- _Stated goal_: Output the line that contains "Which is nearest to pixel 43 195 considering" and every line after it to the end of the entries, with nothing added or left out.

— START Data section —

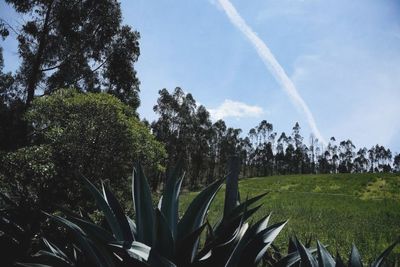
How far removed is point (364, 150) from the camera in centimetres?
10850

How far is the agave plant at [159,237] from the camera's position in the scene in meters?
1.65

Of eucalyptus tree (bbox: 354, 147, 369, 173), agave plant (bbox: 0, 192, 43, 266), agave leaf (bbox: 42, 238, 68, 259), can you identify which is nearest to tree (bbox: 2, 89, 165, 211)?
agave plant (bbox: 0, 192, 43, 266)

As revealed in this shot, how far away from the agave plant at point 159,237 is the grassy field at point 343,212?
20.4 inches

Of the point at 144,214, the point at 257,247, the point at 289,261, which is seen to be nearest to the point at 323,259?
the point at 289,261

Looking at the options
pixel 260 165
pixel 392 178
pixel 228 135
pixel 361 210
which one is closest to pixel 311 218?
pixel 361 210

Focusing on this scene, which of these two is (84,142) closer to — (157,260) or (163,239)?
(163,239)

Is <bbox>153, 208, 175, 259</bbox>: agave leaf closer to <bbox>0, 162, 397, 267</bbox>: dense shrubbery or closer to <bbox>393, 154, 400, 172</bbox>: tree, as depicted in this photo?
<bbox>0, 162, 397, 267</bbox>: dense shrubbery

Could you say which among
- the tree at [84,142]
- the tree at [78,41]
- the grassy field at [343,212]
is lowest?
the grassy field at [343,212]

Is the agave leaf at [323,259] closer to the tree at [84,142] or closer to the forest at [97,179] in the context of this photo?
the forest at [97,179]

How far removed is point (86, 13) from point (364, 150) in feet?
359

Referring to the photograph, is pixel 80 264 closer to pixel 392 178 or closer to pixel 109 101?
pixel 109 101

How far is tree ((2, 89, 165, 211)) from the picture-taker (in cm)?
883

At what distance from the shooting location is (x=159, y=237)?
1.69m

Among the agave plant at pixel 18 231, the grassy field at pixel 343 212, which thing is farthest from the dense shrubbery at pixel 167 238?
the agave plant at pixel 18 231
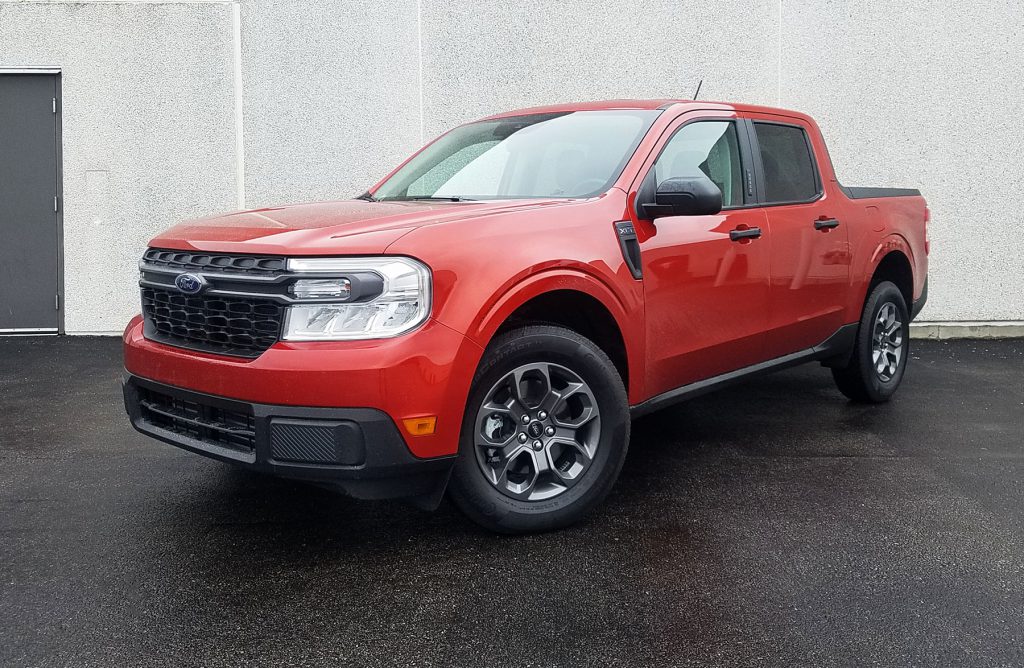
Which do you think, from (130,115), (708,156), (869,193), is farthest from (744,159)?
(130,115)

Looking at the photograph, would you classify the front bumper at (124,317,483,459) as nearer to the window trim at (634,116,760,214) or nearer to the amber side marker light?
the amber side marker light

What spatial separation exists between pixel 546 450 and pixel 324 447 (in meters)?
0.98

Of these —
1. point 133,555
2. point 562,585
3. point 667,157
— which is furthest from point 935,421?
point 133,555

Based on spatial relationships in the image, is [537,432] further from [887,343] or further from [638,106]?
[887,343]

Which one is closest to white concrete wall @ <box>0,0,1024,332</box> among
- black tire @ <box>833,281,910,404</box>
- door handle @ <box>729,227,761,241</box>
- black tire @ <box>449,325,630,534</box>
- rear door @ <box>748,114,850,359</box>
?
black tire @ <box>833,281,910,404</box>

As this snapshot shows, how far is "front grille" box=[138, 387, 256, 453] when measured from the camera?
11.0 ft

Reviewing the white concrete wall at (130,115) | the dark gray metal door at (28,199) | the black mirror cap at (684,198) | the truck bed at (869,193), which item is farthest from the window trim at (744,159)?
the dark gray metal door at (28,199)

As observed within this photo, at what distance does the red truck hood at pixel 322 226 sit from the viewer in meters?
3.30

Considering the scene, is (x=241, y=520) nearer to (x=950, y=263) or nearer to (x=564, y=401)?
(x=564, y=401)

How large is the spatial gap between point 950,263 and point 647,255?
6424mm

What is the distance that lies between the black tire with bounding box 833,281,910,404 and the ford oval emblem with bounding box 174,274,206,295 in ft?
13.5

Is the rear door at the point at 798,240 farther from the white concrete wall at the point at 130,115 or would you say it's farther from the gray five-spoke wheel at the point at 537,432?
the white concrete wall at the point at 130,115

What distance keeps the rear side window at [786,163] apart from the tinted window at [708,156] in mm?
255

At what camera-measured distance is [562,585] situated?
3293mm
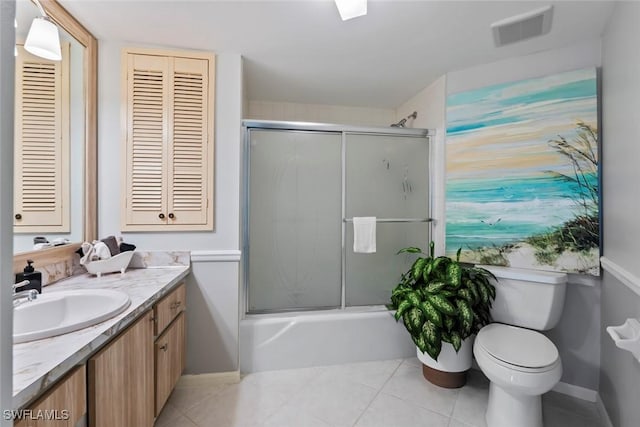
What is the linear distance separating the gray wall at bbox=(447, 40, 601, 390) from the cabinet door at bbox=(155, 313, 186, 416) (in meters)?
2.38

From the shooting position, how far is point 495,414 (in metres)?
1.47

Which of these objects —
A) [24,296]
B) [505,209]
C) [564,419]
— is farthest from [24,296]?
[564,419]

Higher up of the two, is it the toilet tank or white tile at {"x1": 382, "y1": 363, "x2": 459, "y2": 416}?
the toilet tank

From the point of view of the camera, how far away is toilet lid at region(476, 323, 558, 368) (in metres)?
1.34

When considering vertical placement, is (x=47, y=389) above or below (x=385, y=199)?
below

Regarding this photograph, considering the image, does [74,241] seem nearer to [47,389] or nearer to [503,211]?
[47,389]

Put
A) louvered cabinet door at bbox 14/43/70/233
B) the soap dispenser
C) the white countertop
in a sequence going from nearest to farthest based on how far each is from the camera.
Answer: the white countertop → the soap dispenser → louvered cabinet door at bbox 14/43/70/233

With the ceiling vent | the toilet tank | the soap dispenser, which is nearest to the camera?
the soap dispenser

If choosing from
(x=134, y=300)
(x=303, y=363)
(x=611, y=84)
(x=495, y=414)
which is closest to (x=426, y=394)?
(x=495, y=414)

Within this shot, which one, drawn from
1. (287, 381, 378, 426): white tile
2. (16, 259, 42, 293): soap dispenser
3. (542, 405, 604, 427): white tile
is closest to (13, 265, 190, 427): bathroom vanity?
(16, 259, 42, 293): soap dispenser

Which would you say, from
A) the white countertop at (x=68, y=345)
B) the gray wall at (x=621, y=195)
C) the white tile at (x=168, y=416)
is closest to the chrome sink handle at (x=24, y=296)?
the white countertop at (x=68, y=345)

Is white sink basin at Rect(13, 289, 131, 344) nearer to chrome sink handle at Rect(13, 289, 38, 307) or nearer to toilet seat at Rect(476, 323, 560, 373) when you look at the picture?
chrome sink handle at Rect(13, 289, 38, 307)

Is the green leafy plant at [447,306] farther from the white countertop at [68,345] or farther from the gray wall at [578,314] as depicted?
the white countertop at [68,345]

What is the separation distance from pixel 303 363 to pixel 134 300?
132 cm
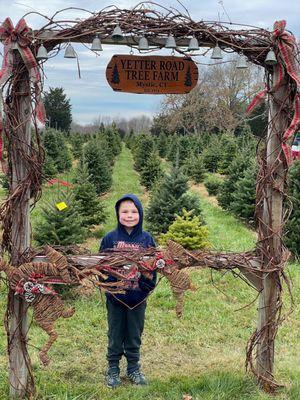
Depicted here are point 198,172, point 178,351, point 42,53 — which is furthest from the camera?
point 198,172

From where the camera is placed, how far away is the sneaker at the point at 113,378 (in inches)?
169

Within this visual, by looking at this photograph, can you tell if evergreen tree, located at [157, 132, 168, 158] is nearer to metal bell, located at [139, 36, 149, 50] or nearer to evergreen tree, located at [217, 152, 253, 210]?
evergreen tree, located at [217, 152, 253, 210]

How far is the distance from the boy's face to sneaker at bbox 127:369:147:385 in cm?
137

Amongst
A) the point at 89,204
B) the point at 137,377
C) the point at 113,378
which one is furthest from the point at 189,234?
the point at 113,378

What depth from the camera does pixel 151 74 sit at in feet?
12.8

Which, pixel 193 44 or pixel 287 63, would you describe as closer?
pixel 193 44

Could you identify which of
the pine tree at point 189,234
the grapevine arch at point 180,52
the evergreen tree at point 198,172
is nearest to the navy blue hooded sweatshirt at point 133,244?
the grapevine arch at point 180,52

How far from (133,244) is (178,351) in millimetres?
1739

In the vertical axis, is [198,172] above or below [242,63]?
below

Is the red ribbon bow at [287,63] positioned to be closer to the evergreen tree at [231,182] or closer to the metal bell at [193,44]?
the metal bell at [193,44]

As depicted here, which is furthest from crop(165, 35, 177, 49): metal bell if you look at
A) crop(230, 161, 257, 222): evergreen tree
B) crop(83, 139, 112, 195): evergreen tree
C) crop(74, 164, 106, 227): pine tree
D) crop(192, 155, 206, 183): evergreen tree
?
crop(192, 155, 206, 183): evergreen tree

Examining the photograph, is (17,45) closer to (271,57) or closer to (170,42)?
(170,42)

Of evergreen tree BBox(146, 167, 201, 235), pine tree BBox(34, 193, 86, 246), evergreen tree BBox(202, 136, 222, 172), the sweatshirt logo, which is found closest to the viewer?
the sweatshirt logo

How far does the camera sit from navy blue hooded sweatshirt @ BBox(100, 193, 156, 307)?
13.6 ft
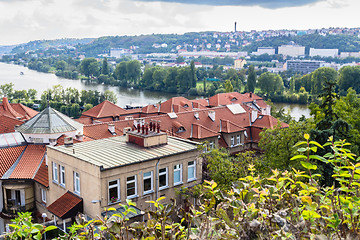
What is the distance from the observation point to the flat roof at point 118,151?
1684 cm

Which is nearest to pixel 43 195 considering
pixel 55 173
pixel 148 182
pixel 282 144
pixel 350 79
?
pixel 55 173

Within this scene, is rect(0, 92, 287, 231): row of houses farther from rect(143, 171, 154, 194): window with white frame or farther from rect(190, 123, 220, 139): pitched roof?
rect(190, 123, 220, 139): pitched roof

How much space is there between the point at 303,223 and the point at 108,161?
13.0 metres

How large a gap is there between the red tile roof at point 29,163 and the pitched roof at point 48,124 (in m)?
1.10

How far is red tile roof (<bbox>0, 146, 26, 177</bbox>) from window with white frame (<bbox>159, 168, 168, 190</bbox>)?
9255 millimetres

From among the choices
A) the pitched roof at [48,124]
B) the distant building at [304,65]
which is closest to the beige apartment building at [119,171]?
the pitched roof at [48,124]

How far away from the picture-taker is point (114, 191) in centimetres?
1642

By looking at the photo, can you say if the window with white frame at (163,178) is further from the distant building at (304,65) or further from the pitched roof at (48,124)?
the distant building at (304,65)

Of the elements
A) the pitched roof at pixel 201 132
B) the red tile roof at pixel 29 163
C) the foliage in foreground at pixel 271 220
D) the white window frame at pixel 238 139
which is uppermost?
the foliage in foreground at pixel 271 220

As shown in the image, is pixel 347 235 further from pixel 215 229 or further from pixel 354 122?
pixel 354 122

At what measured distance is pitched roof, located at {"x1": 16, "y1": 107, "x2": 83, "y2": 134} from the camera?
2388 centimetres

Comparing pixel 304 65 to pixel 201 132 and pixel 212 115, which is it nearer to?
pixel 212 115

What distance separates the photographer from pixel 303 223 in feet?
15.0

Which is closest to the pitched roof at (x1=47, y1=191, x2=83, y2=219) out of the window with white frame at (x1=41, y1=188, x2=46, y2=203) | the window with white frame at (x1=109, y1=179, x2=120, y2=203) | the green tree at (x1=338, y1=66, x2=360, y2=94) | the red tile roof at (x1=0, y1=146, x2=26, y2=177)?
the window with white frame at (x1=109, y1=179, x2=120, y2=203)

— END Data section —

- _Task solution_:
Which is nearest to pixel 43 195 considering
pixel 55 173
pixel 148 182
pixel 282 144
pixel 350 79
?
pixel 55 173

Within this scene, is rect(0, 92, 287, 231): row of houses farther from rect(143, 171, 154, 194): window with white frame or farther from rect(190, 123, 220, 139): pitched roof?
rect(190, 123, 220, 139): pitched roof

How much space is there between the point at 303,223 and the point at 108,161?
13.0 metres

How large a gap is there between the red tile roof at point 29,163 and the pitched roof at point 48,124 (in m)?
1.10

How far is red tile roof (<bbox>0, 146, 26, 177</bbox>) from window with white frame (<bbox>159, 168, 168, 190</bbox>)?
9255 millimetres

From among the choices
A) the pitched roof at [48,124]
B) the distant building at [304,65]
which is closest to the beige apartment building at [119,171]?
the pitched roof at [48,124]

How far away from the picture-taker is point (114, 191) in centimetres?
1642

By looking at the photo, can you say if the window with white frame at (163,178) is further from the distant building at (304,65) or further from the pitched roof at (48,124)?
the distant building at (304,65)

Of the elements
A) the pitched roof at pixel 201 132
B) the red tile roof at pixel 29 163
C) the foliage in foreground at pixel 271 220
D) the white window frame at pixel 238 139
which is uppermost?
the foliage in foreground at pixel 271 220

As shown in the image, is pixel 347 235 further from pixel 215 229 or further from pixel 354 122?
pixel 354 122

At what measured distance is pitched roof, located at {"x1": 16, "y1": 107, "x2": 83, "y2": 134} from the camera?
2388 centimetres

Comparing pixel 304 65 to pixel 201 132 and pixel 212 115, which is it nearer to?
pixel 212 115

What distance separates the photographer from pixel 303 223 in feet?
15.0

Which is closest to the pitched roof at (x1=47, y1=191, x2=83, y2=219) out of the window with white frame at (x1=41, y1=188, x2=46, y2=203) | the window with white frame at (x1=109, y1=179, x2=120, y2=203) | the green tree at (x1=338, y1=66, x2=360, y2=94) | the red tile roof at (x1=0, y1=146, x2=26, y2=177)?
the window with white frame at (x1=109, y1=179, x2=120, y2=203)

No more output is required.